村上龍氏による、人生相談の書。読者からのさまざまな悩みに対して、村上氏が自らの考えを回答として示す、という形式となっています。奥付をみると、初版の出版は2013年。出た瞬間に買ったものの、10年も積ん読したままにしておいてしまった一冊です。
ただし、相談される悩みも、村上氏の回答も一切古びてはおりません。むしろ10年の時を経て、当時と同じ悩みであってもそこから脱却することはより困難になっているように思います。これは、日本の社会環境、とりわけ経済格差が10年前から改善されるどころか、さらに悪化していることの証左でしょう。

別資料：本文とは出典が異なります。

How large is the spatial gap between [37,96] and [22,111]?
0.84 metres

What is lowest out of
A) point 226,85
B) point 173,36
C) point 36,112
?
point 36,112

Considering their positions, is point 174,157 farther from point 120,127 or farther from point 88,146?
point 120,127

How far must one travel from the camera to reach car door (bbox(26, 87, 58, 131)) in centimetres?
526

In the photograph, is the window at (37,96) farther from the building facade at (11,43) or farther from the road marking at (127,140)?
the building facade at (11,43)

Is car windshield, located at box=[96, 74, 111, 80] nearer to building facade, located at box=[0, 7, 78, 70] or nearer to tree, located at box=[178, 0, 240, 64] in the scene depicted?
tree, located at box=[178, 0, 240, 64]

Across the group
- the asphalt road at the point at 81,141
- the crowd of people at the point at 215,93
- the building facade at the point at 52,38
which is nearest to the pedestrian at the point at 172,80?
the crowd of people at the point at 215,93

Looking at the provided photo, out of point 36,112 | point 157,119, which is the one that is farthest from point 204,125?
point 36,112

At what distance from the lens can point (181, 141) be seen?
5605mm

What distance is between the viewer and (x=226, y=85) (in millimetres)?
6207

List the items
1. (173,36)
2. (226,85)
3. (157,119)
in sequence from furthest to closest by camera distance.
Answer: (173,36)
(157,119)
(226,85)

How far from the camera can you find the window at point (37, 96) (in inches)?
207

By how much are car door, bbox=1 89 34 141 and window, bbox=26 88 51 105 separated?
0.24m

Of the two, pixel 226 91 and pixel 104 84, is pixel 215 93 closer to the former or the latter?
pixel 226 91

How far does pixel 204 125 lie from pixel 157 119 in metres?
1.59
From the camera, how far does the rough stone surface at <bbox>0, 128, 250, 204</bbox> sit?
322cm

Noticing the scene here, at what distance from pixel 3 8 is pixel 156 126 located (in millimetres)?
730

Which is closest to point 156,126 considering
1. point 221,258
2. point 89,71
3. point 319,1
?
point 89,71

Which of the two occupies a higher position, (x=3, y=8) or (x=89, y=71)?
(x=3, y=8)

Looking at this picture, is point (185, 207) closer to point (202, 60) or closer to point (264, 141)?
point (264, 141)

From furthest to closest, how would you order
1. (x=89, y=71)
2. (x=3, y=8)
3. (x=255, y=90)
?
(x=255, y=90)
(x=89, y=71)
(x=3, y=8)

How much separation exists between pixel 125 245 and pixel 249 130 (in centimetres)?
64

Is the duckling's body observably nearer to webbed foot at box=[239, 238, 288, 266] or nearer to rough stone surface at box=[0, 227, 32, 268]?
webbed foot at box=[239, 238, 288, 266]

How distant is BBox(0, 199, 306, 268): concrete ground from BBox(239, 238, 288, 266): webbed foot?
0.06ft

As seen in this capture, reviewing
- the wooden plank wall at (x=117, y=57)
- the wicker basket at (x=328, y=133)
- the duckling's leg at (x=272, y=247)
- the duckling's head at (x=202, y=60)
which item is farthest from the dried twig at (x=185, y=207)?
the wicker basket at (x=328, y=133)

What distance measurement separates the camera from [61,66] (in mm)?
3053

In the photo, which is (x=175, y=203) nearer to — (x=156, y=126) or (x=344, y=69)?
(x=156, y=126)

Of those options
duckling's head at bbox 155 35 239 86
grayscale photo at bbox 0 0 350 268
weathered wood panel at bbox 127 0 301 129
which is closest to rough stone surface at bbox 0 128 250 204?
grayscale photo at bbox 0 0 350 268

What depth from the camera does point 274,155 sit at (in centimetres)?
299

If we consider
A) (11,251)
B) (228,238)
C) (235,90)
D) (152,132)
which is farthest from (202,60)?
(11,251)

さて、村上氏の「回答」はよく言えば冷静、悪く言えば少し突き放したものです。村上氏は自らも語っている通り「会社員」として奉職した経験がないため、会社員の業務上の悩みというものを具体的に想像することができないからです。また、各々の方々の悩みの背景は人それぞれであり、短い文面の質問だけでは根本的な解決に至ることは難しいという、こうした「形式」の持つ根本的なもどかしさというのもあります。
こうした制約の中で村上氏はどのようにお悩み相談に答えたのか?それについては是非とも本文を参照してください、としか言いようがありません。村上氏は、自分自身の努力によって道を拓いてきた人でもありますし、映画監督なども経験されているので、チームとしてモノゴトを進めていくにはどうしたらよいかについても一定の見識を持っている方です。その方の持つ悩みを根本的に解決できるか否かは別にして、なるほどな、と思える回答がそろっています。

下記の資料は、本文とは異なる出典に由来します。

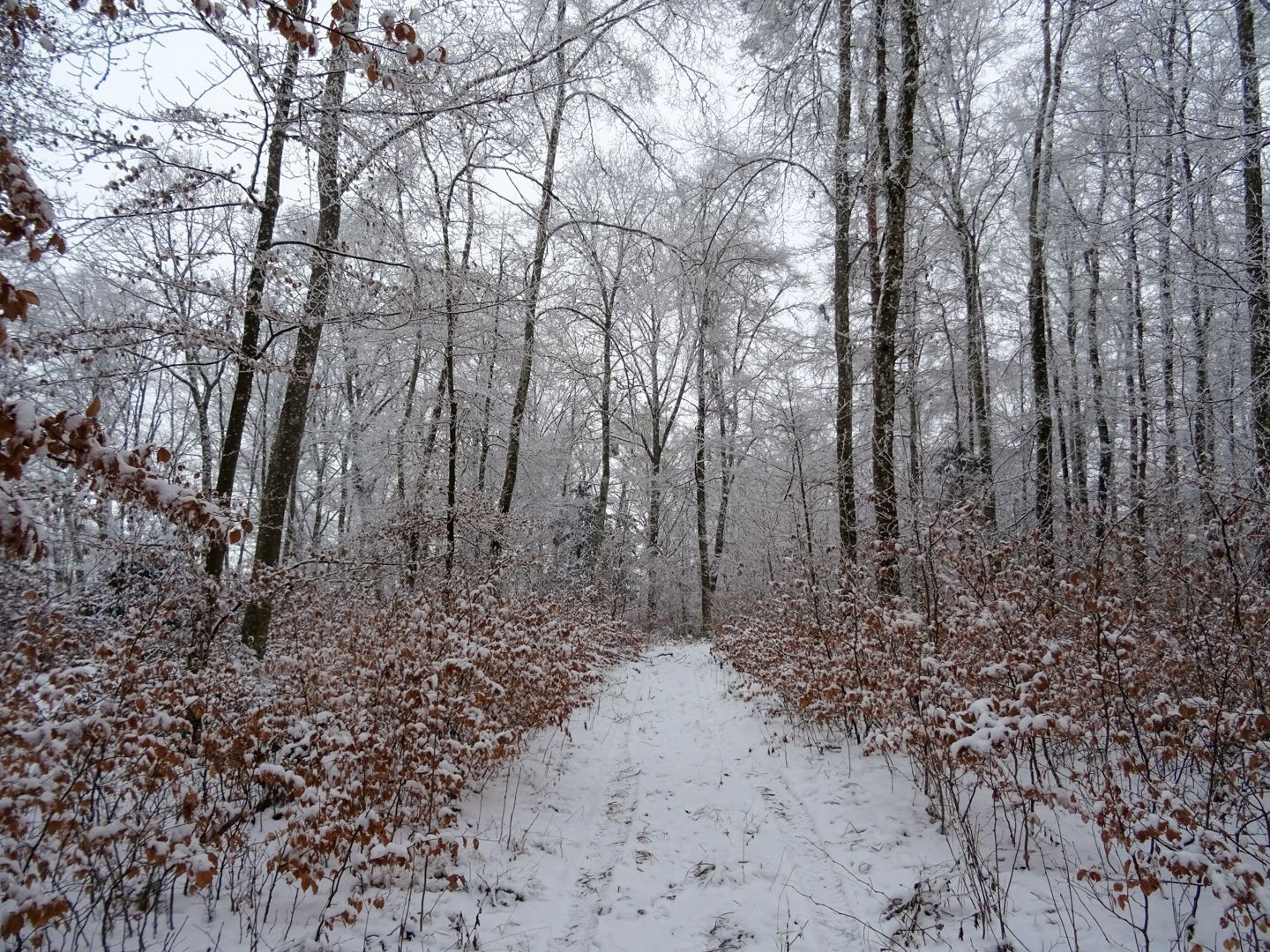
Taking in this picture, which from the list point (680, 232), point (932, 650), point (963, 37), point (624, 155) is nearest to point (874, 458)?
point (932, 650)

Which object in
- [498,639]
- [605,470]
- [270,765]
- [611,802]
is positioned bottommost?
[611,802]

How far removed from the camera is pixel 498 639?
519 centimetres

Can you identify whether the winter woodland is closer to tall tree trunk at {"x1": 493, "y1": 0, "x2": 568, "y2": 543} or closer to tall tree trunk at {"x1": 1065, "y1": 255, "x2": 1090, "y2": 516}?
tall tree trunk at {"x1": 493, "y1": 0, "x2": 568, "y2": 543}

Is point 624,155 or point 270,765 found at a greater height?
point 624,155

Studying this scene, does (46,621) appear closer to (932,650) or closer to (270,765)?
(270,765)

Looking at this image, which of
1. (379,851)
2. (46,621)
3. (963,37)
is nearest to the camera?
(379,851)

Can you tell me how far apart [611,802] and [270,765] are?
9.14 feet

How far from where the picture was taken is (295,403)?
7.10 meters

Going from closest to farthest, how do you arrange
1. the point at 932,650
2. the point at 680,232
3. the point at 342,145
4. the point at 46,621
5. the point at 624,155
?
the point at 46,621
the point at 932,650
the point at 342,145
the point at 680,232
the point at 624,155

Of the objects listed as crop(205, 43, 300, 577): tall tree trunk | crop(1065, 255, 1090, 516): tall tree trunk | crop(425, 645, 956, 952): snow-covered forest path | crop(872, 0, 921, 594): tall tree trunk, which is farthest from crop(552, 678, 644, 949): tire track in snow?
crop(1065, 255, 1090, 516): tall tree trunk

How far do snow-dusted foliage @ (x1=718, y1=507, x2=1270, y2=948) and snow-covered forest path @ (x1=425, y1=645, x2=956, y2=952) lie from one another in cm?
48

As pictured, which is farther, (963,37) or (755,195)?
(963,37)

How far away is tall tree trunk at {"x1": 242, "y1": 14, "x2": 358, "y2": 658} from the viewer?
6.40 meters

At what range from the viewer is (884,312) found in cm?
768
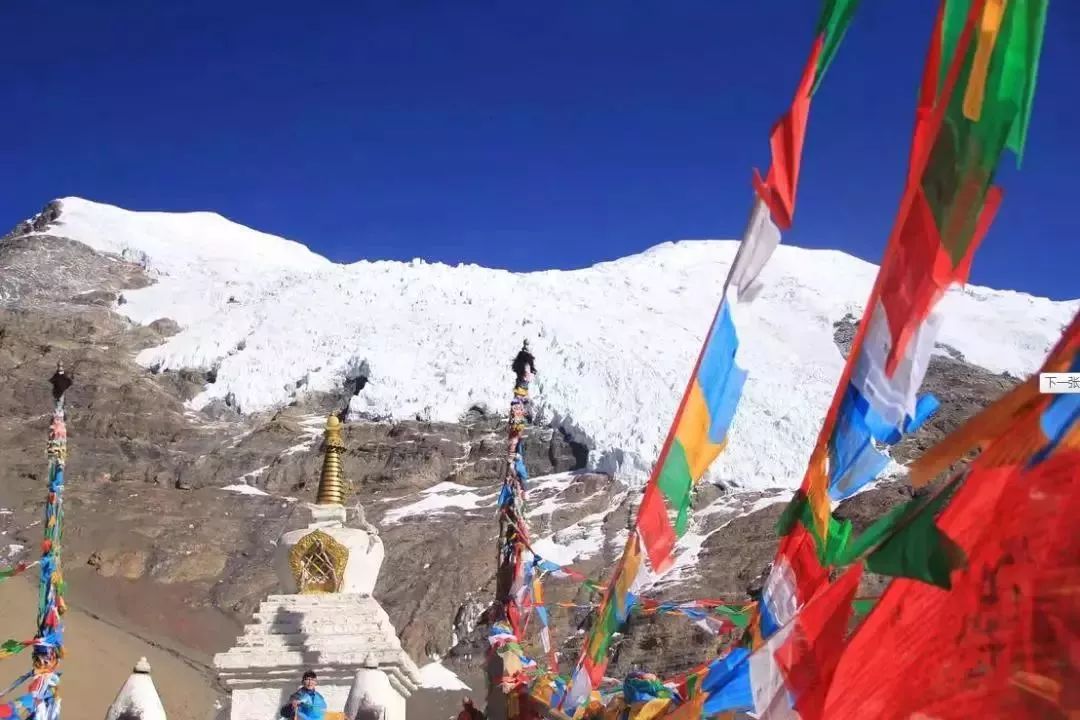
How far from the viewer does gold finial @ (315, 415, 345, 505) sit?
40.6ft

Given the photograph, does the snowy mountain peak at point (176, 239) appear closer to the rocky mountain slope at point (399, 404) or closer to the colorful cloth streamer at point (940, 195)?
the rocky mountain slope at point (399, 404)

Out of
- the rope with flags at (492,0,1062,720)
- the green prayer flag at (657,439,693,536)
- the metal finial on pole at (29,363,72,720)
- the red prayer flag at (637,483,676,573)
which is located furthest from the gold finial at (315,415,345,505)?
the rope with flags at (492,0,1062,720)

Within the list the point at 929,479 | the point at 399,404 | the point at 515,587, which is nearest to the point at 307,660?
the point at 515,587

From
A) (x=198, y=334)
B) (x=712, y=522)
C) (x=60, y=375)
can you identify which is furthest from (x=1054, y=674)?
(x=198, y=334)

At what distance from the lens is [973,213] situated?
7.89ft

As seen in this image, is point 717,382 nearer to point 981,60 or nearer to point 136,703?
point 981,60

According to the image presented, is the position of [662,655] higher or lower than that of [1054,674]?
higher

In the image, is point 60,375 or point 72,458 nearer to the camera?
point 60,375

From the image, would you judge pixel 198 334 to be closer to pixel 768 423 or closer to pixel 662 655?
pixel 768 423

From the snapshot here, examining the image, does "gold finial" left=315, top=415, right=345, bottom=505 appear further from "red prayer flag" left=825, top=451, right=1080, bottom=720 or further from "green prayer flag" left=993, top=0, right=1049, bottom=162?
"green prayer flag" left=993, top=0, right=1049, bottom=162

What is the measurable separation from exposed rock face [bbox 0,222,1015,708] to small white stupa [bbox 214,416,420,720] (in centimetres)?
1630

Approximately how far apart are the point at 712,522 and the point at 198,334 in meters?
25.5

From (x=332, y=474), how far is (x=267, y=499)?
27284mm

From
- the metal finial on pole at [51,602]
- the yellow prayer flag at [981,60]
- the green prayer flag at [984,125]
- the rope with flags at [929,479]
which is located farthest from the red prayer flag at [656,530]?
the metal finial on pole at [51,602]
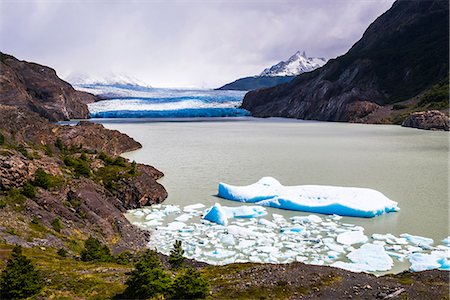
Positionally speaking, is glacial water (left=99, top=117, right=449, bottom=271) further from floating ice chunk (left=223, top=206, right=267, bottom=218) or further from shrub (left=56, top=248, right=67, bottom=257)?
shrub (left=56, top=248, right=67, bottom=257)

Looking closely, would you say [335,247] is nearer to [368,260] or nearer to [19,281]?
[368,260]

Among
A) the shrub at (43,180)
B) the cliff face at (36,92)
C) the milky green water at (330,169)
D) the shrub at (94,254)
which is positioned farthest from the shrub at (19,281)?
the cliff face at (36,92)

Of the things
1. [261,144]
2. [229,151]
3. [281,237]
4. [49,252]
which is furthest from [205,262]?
[261,144]

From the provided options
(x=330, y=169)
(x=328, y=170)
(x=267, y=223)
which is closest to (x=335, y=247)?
(x=267, y=223)

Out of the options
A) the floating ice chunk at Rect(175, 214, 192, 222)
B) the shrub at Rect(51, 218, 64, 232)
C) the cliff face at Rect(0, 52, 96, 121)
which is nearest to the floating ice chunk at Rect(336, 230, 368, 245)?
the floating ice chunk at Rect(175, 214, 192, 222)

その上で、私自身は、そもそもこうした人生相談などというものに「結論」を求めてはいけない、と考えています。出て来た回答はあくまでも「参考」として扱うもので、ある程度の指針にはなっても、その指針が必ずしも個人としての「正解」に結びつくとは限らないからです。村上氏が書の題名にズバリ記した通り『自由とは、選び取ること』。「自由」を得るためには、なにからの「自由」(経済的な制約、人間関係など)を目指すのを明確にしたうえで、「自由」を獲得するために努力することが必要です。ゆえに努力の「選択肢」を絞り込んで、その努力の結果についても自分で享受しなければならない。
人生には何かの試験のような「正解」はなく、その時点その時点での極大値(と考えられる状況)をめざして努力していくしかない、というのが根本的な回答になるのだと思います。
私自身を鑑みると、現在奉職している会社には夢も希望もないのでとっとと辞めたいが、そうなると経済的に立ち行かない、という状況から脱却したいというのが今の願いです。それ故、文筆業で一定額の金額を稼げる状態になるための努力を続けています。この努力が実を結ぶか否か、まったくわかっていません。それでも努力し続けるしかありません。
いまさら投資やら、起業やらを学び直そうという気にはなれないし、こうした分野には常に、今ある財産を失う可能性が付きまといます。何よりも携わっていて楽しいと感じられないと思います。
前途は多難であっても、いつかは採算が取れる仕事になると信じて文筆業を続けていくことが、現時点で私が出した「結論」です。